### Qué debes hacer
a) Reescribe de forma más breve el párrafo de la homilía que empieza con «Hoy celebramos una gran fiesta», sin perder sus datos principales.
b) Retoma la homilía a partir de su última frase y continúa el texto con el mismo tono y estilo.

### Texto seleccionado
· · · ·

Homilia Dedicación de la Catedral de Badajoz

HOMILÍA EN EL ANIVERSARIO DE
LA CONSAGRACIÓN DE LA CATEDRAL DE BADAJOZ


Domingo, 13 de Septiembre de 2008


Mis queridos hermanos capitulares de esta Santa Iglesia Catedral metropolitana,
queridos hermanos sacerdotes que os habéis unido a esta solemne celebración,
queridos fieles cristianos, religiosas y seglares:


1.- Hoy celebramos una gran fiesta y conmemoramos un acontecimiento muy significativo para la vida de nuestra Archidiócesis. La fiesta es la Exaltación de la Santa Cruz. En ella Cristo se entregó al Padre como ofrenda cruentamente sacrificada para alcanzar nuestra salvación. Al mismo tiempo celebramos el aniversario de la Consagración o dedicación de esta Santa Iglesia Catedral Metropolitana. Ambos acontecimientos constituyen un claro motivo de gozo interior y de solemne celebración litúrgica.

El motivo de nuestra alegría es múltiple. Reúne diferentes aspectos que confluyen en la significación de la Santa Cruz y de este sagrado Templo:

-En la Cruz de Jesucristo, por la redención que Cristo obro con su muerte y resurrección, se encontraron de nuevo el Hombre y Dios, se parados por el alejamiento de la criatura humana causado por el pecado. Se restableció el equilibrio querido por Dios desde la Creación.

· · · ·

### Conjunto de datos
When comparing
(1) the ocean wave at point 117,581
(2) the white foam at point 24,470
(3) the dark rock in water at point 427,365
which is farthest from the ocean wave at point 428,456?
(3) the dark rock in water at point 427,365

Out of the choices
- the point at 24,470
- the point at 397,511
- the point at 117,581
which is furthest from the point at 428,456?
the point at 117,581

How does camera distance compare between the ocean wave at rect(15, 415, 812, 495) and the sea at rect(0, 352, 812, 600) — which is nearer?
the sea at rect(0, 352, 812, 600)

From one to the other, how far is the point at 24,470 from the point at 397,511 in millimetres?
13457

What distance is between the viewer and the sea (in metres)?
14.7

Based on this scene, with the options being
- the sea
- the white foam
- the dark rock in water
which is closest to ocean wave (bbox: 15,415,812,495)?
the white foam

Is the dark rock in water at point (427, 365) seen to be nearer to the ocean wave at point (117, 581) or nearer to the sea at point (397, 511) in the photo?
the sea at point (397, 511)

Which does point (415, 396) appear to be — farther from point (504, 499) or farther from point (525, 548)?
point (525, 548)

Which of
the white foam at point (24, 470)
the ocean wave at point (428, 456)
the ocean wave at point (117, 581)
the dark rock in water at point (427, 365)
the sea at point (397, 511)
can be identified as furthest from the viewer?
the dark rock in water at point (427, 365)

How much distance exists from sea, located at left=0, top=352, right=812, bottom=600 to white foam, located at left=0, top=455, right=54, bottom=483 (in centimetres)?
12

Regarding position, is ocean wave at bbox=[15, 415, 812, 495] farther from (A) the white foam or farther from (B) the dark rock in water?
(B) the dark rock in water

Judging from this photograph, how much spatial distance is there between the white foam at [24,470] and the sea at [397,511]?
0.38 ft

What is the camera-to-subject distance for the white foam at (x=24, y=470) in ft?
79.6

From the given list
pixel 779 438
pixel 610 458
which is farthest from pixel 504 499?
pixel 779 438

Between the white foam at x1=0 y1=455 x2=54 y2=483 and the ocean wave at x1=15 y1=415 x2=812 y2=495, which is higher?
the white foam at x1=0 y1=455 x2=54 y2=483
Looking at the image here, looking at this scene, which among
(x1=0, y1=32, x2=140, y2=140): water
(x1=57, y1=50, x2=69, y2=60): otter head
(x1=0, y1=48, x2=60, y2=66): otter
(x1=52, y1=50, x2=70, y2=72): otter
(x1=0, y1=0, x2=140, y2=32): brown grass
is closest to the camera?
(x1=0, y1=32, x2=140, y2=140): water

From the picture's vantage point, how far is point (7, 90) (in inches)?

· · · ·

### Respuestas finales
a) Hoy se celebran dos acontecimientos muy significativos para la Archidiócesis. El primero es la fiesta de la Exaltación de la Santa Cruz, en la que Cristo se entregó al Padre como ofrenda sacrificada para nuestra salvación. El segundo es el aniversario de la Consagración de esta Santa Iglesia Catedral Metropolitana. Ambos son motivo de gozo interior y de solemne celebración litúrgica.

b)
- En la preciosa realidad arquitectónica de este Templo, signo del universo creado y ordenado por la infinita sabiduría del Arquitecto celestial, brilla ese equilibrio estético y sobrenatural que el Señor quiere que alcancemos viviendo el Evangelio de Jesucristo.

La contemplación de la armonía propia de la creación en las relaciones entre el hombre y Dios y el anuncio y adelanto de la armonía que estamos llamados a lograr en la sociedad y en la naturaleza entera, ha de causarnos un auténtico gozo al considerar que todo ello es regalo de Dios a nosotros sus criaturas predilectas.

-La estremecedora imagen de la Cruz, que estamos acostumbrados a contemplar, es el final de un largo proceso en el que Dios ha ido buscando al Hombre con paciencia y constancia, con amor y misericordia.

-La bella estructura de este sagrado Templo es el exponente de una larga historia de fe, que ha ido fraguando la identidad cristiana de nuestro pueblo; y, desde ella, ha embellecido, con el rico manto del arte, la herencia que dignifica nuestra cultura y enorgullece sanamente nuestro espíritu.

Todo ello ha de causarnos verdadera satisfacción; porque en esta historia sagrada que ha preparado la íntima relación entre Dios y el Hombre, y en esta cultura que expresa la fe de un pueblo atento a la voz de Dios, se proclama la vocación sublime para la que Dios nos ha elegido: ser familia del Señor y dominar la tierra renovando el mundo en el Nombre de nuestro Señor Jesucristo.

-El templo catedralicio es el signo por excelencia de la Iglesia Universal, lugar
de encuentro personal de Dios con los hombres, que se reinició en el primer templo de la redención que fue la Santa Cruz. Por él disfrutamos del cálido regazo del Padre Dios.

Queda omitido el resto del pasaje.